È da questi brevi assunti che ha inizio una delle opere più stratificate di Romain Gary. Perché in “Le radici del cielo” le tematiche trattate sono molteplici e risentono fortemente della storia dell’autore, il quale, disgustato dall’essere umano e dai grandi crimini del Secondo Conflitto Mondiale, focalizza la sua attenzione sulle contraddizioni di quest’ultimo per poi portare l’obiettivo della sua fotocamera interna su tutto quel che vi è dietro. L’elefante, in particolare, in questo scritto ha un ruolo simbolico poiché rappresenta la natura che si oppone a tutto quel che ci è proprio e che ci appartiene come specie. Non mancano altresì le riflessioni sull’uomo africano e sui problemi del Continente, questione di cui il portavoce non è altro che Waitari che combatte per l’Africa libera in apparenza, per sé stesso e per il suo essere il prodotto francese di una società sempre più tecnologica, in realtà. Gary sembra volerci invitare a notare quella linea sottile che divide e differenzia chi è davvero puro e disinteressato da chi, invece, tutto è tranne che tale perché ambizioso, perché spinto da motivazioni personali, da fama, ricchezza, successo.
Tramite la voce di Morel, ancora, il disincanto, la disillusione, perché quest’ultimo che ancora crede nella bontà dell’uomo e che ancora ha fiducia in lui, non si accorge della brutalità che ha insita. Molto interessante anche il ruolo di Minna, per il suo essere stata e a volte ancora essere una prostituta, per il suo essere tedesca, per quel che proprio a causa della sua nazionalità rappresenta e per il naturale parallelismo con il “francese pazzo” e le sue idealizzazioni.

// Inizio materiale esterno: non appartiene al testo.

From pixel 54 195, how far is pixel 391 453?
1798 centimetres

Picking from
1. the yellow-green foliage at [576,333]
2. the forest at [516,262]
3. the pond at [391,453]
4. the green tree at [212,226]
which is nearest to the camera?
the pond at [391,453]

Dal punto di vista stilistico si percepisce la penna dell’autore de “La vita davanti a sé” o de “Gli aquiloni” o di “Educazione Europea” eppure, qualcosa stona. Probabilmente la causa di questa nota discordante è data dalla eccessiva ridondanza e prolissità dello scritto che affascina, che incuriosisce, che stuzzica la curiosità e la riflessione ma che eppure fatica concedere accesso a chi legge che tenta in ogni modo di farsi spazio, di entrare dentro la storia e che tuttavia resta sempre un passo indietro, che è, infatti, fermato da un vetro invisibile sulla soglia e che riesce nell’intento soltanto dopo molto molto tempo dal suo principio. Dal punto di vista contenutivo l’elaborato è ricchissimo di spunti di meditazione, di argomenti, di elementi che lo rendono unico nel suo genere e meritevole di essere letto e riletto per una più esaustiva e approfondita analisi.
«Evidentemente gli uomini erano talmente imbevuti di sé stessi da non riuscire a immaginare che qualcuno potesse averne abbastanza di loro, di vederli, di sentirne l'odore, e andasse a vivere fra gli elefanti semplicemente perché non esiste al mondo compagnia migliore.»